O governo, portanto, tem que alcançar um difícil equilÍbrio entre evitar que a aplicação de medidas antidumping prejudique a concorrência, a produtividade e a competitividade da economia brasileira, e assegurar que essas medidas possam ser usadas de maneira racional como regras de defesa comercial internacionalmente estabelecidas.

Entre 2012 e 2017, o Brasil deu vários passos concretos (nem sempre na mesma direção, é preciso dizer) na tentativa de racionalizar o uso de medidas antidumping.

Em especial, foram editadas normas para regulamentar a utilização do princípio de interesse público em análise antidumping com o intuito de aferir e considerar os efeitos totais da adoção dessas medidas para o país. Isso implica fazer uma comparação entre os potenciais efeitos positivos (usualmente sobre os produtores locais) e os negativos (sobre o restante da economia). Entretanto, na prática, essas regras não foram capazes de entregar os resultados esperados.

O arcabouço criado não definiu interesse público de forma suficientemente objetiva, não estabeleceu metodologias claras para sua análise, não alocou recursos humanos necessários à análise desses pleitos e não exigiu dos peticionários das investigações antidumping a prestação de quaisquer informações a respeito dos custos associados a aplicação dessas medidas, reduzindo ainda mais a capacidade de análise.

Não obstante todas as restrições conceituais, metodológicas, informacionais e de recursos humanos, o sistema também falhou ao não estabelecer critérios mínimos para um devido processo legal administrativo para a análise de interesse público, permitindo uma multiplicidade de procedimentos administrativos e intervenções pouco transparentes por parte do governo. Apesar das tentativas recentes de se aplicar o interesse público de forma sistemática, essas limitações institucionais geraram significativa discricionariedade e incerteza jurídica.

Nesse contexto, análise recente do Banco Mundial mostra que o atual arcabouço brasileiro responsável pela investigação e aplicação de medidas antidumping poderia se inspirar em várias soluções institucionais já adotadas por outras jurisdições que fazem uso do mecanismo de interesse público, como União Europeia, Canadá e Nova Zelândia.

Destacamos três alterações do sistema brasileiro que seriam capazes de alinhá-lo às melhores práticas internacionais no uso do interesse público: (i) eliminar a multiplicidade de procedimentos disponíveis  para análise de interesse público, adotando procedimento único independentemente se a iniciativa parte do governo ou do setor privado, datado de devido processo legal administrativo; (ii) aproveitar recursos humanos e capacidade técnica dedicados à investigação antidumping para a realização de análises de interesse público; e (iii) definir conceito claro e objetivo de interesse público, adstrito a critérios técnico-econômicos.
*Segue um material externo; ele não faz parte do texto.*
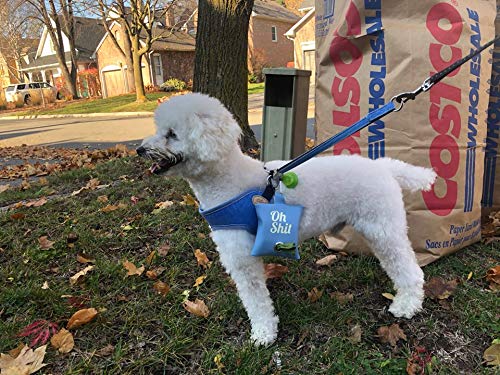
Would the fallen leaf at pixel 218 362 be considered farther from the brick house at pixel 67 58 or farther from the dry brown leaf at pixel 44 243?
the brick house at pixel 67 58

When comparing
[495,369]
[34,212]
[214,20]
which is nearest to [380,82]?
[495,369]

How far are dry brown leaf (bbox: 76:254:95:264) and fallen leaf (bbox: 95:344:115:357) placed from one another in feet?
3.29

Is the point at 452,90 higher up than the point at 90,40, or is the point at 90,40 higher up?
the point at 90,40

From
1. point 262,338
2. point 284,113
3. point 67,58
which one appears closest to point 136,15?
point 284,113

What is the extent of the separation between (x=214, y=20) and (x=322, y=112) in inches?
88.5

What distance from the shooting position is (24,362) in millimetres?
2047

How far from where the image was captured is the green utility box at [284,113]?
3863 millimetres

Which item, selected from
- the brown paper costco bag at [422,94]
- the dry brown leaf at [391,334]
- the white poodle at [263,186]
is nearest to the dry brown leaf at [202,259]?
the white poodle at [263,186]

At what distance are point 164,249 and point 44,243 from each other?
3.40ft

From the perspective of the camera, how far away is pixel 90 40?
4453 centimetres

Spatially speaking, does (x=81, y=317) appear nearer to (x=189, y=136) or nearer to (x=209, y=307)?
(x=209, y=307)

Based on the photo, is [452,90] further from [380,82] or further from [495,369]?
[495,369]

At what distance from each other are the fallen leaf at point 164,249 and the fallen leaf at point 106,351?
3.17 feet

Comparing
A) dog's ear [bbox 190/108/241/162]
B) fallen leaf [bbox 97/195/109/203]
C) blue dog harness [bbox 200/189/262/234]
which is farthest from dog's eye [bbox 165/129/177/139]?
fallen leaf [bbox 97/195/109/203]
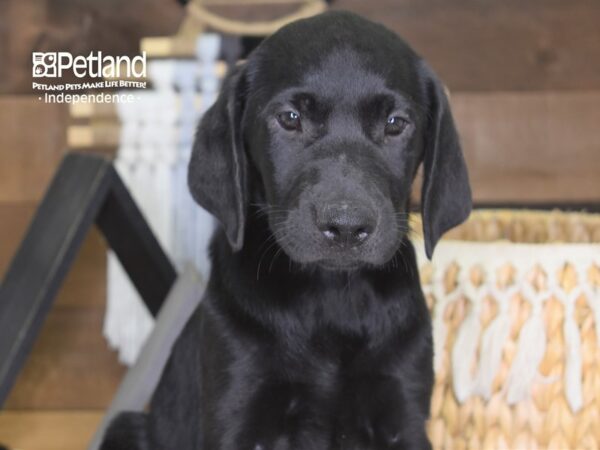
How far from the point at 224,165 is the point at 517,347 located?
77 centimetres

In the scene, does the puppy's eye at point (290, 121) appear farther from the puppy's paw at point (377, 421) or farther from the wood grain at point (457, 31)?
the wood grain at point (457, 31)

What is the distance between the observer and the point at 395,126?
1585mm

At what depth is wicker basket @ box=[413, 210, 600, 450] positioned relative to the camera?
6.27 feet

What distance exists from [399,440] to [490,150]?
5.06 ft

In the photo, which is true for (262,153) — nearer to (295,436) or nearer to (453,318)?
(295,436)

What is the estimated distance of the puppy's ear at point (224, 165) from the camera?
5.19 ft

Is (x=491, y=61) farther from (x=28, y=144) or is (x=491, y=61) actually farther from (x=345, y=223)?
(x=345, y=223)

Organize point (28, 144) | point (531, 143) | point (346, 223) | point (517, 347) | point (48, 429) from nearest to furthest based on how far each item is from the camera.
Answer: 1. point (346, 223)
2. point (517, 347)
3. point (48, 429)
4. point (531, 143)
5. point (28, 144)

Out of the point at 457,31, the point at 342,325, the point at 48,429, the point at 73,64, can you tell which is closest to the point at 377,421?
the point at 342,325

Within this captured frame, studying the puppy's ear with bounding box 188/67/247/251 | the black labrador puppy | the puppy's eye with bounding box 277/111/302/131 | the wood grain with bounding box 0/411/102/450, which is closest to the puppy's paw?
the black labrador puppy

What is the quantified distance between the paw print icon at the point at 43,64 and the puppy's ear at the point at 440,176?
1.64 meters

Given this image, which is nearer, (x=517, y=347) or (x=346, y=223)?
(x=346, y=223)

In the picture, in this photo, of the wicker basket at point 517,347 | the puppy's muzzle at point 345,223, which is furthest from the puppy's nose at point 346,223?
the wicker basket at point 517,347

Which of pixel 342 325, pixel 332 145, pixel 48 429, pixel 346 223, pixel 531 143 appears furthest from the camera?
pixel 531 143
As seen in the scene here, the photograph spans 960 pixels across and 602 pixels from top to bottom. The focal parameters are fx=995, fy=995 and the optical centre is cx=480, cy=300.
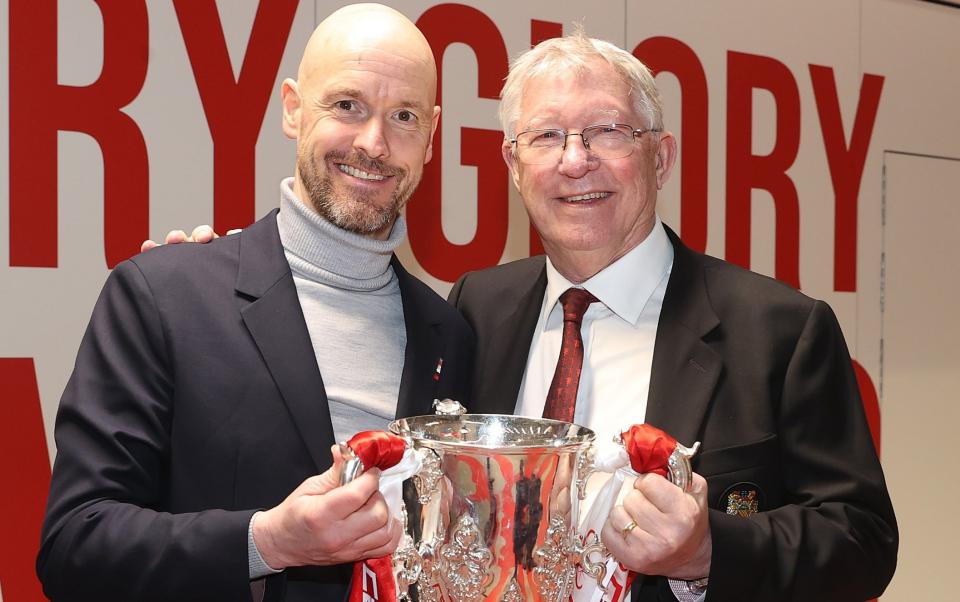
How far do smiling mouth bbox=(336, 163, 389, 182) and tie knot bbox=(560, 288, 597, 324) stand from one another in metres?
0.45

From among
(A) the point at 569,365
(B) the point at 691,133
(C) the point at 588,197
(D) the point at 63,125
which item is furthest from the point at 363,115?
(B) the point at 691,133

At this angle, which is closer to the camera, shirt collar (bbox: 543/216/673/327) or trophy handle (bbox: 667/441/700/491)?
trophy handle (bbox: 667/441/700/491)

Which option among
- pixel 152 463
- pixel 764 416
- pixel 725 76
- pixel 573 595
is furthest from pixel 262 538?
pixel 725 76

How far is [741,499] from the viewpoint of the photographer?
1.74 meters

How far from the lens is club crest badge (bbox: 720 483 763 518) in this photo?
1728 millimetres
Ao mesmo tempo, o Brasil também tem a oportunidade de trazer inovações ao modelo internacional, por exemplo requerer dos peticionários de investigação antidumping informações a respeito dos custos associados à implementação das medidas que pleiteiam.

Regras como essa seriam capazes de, ao mesmo tempo, aumentar o nível e a qualidade das informações disponíveis para análise, dividir com o setor privado a responsabilidade de identificar os custos que uma medida antidumping pleiteada por uma indústria nacional teria sobre a economia do país e, por fim, reduzir incentivos à proliferação de pedidos espúrios de investigação.  
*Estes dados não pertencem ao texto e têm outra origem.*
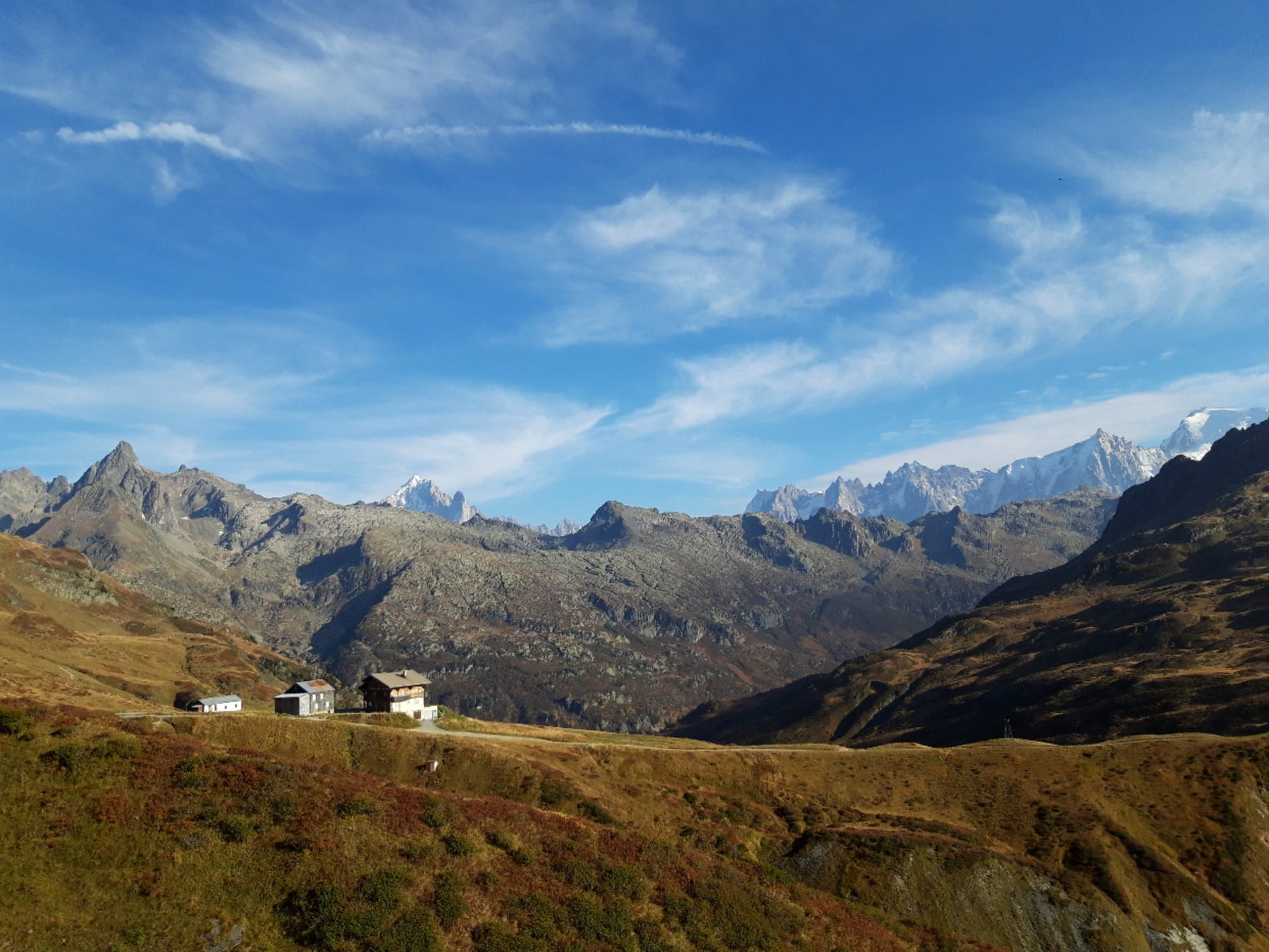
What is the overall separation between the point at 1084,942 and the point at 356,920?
5147 cm

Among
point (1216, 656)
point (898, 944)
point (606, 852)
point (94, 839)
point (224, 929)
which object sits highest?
point (94, 839)

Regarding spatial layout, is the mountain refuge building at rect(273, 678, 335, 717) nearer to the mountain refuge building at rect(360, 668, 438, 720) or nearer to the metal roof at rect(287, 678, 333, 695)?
the metal roof at rect(287, 678, 333, 695)

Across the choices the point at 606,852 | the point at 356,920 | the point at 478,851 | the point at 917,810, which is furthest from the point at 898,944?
the point at 917,810

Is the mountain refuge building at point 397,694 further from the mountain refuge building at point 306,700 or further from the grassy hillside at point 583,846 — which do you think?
the grassy hillside at point 583,846

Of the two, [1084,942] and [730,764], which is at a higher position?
[730,764]

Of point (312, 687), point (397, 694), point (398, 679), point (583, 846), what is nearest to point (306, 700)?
point (312, 687)

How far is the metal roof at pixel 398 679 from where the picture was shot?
111812 mm

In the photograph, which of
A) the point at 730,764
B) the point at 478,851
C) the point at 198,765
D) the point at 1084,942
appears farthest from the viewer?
the point at 730,764

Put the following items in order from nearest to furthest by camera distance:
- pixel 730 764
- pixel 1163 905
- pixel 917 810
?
pixel 1163 905, pixel 917 810, pixel 730 764

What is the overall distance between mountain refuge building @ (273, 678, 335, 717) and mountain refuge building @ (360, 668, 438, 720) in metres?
8.87

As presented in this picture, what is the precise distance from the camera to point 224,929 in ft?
90.1

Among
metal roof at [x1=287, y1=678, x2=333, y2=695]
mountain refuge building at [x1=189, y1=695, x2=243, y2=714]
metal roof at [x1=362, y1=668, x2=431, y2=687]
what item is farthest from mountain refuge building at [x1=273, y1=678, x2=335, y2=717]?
mountain refuge building at [x1=189, y1=695, x2=243, y2=714]

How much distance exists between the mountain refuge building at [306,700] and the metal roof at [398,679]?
1089 cm

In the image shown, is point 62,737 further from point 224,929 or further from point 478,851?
point 478,851
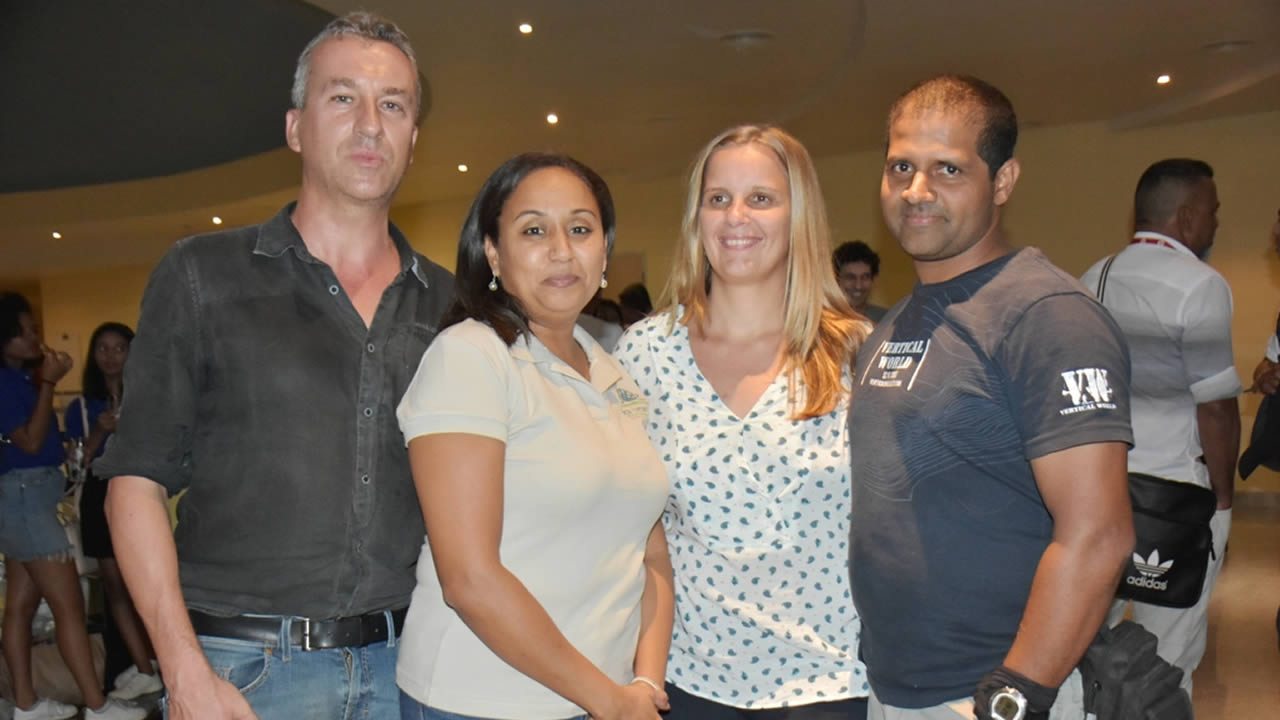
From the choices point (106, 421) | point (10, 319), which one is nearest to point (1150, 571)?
point (106, 421)

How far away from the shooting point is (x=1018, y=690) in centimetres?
166

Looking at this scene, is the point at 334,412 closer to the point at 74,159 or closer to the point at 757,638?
the point at 757,638

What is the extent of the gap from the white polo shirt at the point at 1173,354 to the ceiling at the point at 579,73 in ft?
13.9

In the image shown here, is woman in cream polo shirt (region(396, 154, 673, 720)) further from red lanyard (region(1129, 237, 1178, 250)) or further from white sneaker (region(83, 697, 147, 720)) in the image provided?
white sneaker (region(83, 697, 147, 720))

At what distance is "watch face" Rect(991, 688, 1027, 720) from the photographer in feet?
5.44

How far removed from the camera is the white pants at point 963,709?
1.74 metres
O Brasil tem diante de si a oportunidade de racionalizar o procedimento de interesse público, de forma a minimizar eventuais efeitos anticompetitivos das medidas antidumping, sem enfraquecer os mecanismos de defesa comercial existentes. Inovar a partir da experiencia internacional pode ser uma primeira maneira de avançar nesse processo. 

A coluna foi escrita em colaboração com Mariana Iootty, economista sênior, e Guilherme Falco, economista do Banco Mundial.